The Delaney & Sons sawmill located at Landers Fork was the largest and most modern sawmill in the Upper Blackfoot Valley. In 1965 the sawmill employed over 100 men during the peak summer period. Sadly the sawmill closed in 1971 and its machinery was removed. The TeePee Burner, which was used to burn wood refuse, was left on the landscape.
In 2014 I proposed to move the TeePee Burner into the sculpture park as part of a Montana Memory project celebrating the industrial heritage of the Upper Blackfoot Valley. During numerous visits to the Lincoln area I collected stories from local residents who talked about the TeePee Burner glowing at night as it burned wood refuse 24/7 while the mill was operating. I proposed to re-create this memory using photovoltaic cells and LED lighting to reproduce the orange glow from the top of the Burner that residents remembered in the 1950's and 60's.
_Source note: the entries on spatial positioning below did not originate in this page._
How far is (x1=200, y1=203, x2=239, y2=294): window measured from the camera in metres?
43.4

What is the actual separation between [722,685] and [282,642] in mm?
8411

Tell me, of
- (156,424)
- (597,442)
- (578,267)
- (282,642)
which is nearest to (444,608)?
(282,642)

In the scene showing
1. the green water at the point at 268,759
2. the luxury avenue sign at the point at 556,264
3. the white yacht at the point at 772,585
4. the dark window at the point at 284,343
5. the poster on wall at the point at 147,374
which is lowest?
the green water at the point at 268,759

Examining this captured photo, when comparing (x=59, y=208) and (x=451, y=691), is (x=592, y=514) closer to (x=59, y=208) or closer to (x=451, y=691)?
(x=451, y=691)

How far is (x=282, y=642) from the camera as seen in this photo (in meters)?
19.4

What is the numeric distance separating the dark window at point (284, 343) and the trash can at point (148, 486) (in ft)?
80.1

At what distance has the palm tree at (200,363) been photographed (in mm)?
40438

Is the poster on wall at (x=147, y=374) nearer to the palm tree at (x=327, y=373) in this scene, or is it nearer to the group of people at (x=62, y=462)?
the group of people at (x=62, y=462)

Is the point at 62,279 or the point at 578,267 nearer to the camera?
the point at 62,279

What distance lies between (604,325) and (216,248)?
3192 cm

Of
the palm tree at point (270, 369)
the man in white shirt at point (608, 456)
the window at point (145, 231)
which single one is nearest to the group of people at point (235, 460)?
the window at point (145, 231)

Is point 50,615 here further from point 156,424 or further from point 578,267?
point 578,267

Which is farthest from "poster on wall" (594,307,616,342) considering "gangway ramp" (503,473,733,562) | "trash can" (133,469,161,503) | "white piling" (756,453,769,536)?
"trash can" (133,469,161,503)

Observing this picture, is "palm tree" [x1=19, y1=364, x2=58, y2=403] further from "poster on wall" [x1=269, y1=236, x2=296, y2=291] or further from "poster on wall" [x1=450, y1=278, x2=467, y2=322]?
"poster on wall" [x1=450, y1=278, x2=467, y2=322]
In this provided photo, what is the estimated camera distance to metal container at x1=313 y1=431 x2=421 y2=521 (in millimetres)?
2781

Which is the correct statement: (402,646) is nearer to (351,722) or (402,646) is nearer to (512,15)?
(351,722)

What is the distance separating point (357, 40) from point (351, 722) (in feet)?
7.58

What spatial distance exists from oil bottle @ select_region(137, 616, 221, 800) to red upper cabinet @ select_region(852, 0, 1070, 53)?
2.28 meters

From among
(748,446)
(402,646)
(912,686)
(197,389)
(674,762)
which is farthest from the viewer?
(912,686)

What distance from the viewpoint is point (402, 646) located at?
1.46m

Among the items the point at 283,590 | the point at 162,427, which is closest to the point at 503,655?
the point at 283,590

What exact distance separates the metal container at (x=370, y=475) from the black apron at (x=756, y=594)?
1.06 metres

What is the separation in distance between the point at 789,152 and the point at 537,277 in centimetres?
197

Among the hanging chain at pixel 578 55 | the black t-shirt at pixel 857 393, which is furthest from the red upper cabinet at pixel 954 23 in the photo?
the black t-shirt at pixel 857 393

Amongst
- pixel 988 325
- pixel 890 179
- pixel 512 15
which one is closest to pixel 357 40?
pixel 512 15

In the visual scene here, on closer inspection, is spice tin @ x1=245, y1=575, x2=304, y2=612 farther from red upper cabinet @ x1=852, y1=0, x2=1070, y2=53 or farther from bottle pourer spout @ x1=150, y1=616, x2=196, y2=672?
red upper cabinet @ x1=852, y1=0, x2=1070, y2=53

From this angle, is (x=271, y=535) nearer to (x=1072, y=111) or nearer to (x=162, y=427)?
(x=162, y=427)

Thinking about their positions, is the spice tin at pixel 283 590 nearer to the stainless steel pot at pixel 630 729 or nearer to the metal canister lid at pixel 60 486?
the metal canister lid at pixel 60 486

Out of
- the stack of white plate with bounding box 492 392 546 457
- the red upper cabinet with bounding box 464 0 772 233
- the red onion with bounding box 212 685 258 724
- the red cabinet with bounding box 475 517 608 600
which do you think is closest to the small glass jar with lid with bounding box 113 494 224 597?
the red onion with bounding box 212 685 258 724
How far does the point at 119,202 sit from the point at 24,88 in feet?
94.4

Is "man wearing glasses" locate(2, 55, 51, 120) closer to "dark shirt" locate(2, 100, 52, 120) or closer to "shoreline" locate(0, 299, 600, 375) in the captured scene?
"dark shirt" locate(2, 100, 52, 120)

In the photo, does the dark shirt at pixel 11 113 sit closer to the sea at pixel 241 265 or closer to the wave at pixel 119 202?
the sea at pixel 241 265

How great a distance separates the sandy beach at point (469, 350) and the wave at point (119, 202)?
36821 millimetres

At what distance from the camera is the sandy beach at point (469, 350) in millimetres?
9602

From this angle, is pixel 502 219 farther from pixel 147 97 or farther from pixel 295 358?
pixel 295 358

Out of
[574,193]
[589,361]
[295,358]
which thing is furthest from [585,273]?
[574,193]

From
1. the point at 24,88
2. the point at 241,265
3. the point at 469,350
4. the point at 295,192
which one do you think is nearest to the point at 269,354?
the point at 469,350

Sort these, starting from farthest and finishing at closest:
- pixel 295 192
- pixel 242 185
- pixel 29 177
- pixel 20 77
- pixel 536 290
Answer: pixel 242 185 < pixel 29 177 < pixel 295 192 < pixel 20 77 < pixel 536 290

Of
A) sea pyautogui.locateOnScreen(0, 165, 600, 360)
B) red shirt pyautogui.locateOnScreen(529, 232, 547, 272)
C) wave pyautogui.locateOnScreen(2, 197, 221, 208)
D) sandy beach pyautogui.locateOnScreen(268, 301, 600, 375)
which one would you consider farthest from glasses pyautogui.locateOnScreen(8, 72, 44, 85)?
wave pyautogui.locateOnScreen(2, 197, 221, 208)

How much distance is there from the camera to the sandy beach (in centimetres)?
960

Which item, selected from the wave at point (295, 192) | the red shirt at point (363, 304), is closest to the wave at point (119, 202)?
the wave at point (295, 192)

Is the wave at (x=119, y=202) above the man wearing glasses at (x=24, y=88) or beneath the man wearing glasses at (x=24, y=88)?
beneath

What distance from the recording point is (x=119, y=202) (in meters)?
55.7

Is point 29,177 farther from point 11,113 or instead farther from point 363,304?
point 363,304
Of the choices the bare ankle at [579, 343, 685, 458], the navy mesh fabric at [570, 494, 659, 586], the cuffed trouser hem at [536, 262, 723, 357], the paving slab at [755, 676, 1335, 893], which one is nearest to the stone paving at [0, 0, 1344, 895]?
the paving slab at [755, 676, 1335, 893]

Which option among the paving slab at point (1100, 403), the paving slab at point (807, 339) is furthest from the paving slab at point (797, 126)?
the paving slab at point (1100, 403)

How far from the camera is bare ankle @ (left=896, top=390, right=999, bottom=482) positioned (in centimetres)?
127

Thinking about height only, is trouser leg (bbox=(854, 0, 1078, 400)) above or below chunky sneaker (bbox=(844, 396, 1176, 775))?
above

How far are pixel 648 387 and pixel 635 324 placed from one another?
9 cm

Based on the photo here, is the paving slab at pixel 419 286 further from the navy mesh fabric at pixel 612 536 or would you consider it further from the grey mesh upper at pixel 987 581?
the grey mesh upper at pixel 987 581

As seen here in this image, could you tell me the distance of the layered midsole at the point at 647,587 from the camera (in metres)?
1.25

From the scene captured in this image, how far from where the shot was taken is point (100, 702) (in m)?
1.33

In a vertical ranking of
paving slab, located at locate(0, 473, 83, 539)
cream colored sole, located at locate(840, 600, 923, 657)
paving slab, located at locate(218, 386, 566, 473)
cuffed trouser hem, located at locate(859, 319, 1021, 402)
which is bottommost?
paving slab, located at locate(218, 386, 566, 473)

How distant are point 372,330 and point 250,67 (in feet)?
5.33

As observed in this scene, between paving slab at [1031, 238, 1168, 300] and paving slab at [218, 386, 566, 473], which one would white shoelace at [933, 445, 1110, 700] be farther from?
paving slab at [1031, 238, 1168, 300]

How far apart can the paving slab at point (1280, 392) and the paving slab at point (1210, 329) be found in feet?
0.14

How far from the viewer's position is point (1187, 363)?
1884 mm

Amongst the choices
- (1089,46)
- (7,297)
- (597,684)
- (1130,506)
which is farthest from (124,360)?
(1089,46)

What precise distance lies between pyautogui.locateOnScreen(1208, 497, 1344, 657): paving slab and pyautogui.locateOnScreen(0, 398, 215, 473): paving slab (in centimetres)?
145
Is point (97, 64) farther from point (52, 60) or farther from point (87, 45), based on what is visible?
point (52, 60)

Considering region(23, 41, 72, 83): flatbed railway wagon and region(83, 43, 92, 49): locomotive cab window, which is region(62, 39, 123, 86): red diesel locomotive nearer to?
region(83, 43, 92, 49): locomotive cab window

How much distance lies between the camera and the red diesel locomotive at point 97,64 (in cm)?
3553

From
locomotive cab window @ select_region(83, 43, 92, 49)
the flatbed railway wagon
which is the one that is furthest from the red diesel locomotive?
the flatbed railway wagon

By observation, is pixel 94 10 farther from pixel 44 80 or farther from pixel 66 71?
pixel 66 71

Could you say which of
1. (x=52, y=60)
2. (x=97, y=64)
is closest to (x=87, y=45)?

During September 2014 the TeePee Burner was dismantled and moved to the sculpture park. The base of the TeePee was rebuilt by community volunteers. April 2015 the remaining two sections of the TeePee Burner were hoisted and installed on the base. During June 2015 the LED lighting, photovoltaic cells (to power the LED lights), sensors and a battery system were installed to recreate the orange glow (community memory) for 2-3 hours each night.
September 2015 the black and white archival images were printed on steel plate and mounted on the interior of the TeePee Burner. The archival images are intended to tell the story of the logging industry in the Upper Blackfoot Valley. The interior space (45 foot in diameter) can be used by the local community and visitors for education and performance opportunities.
Preservation demonstrates recognition of the necessity of the past and of the things that tell its story.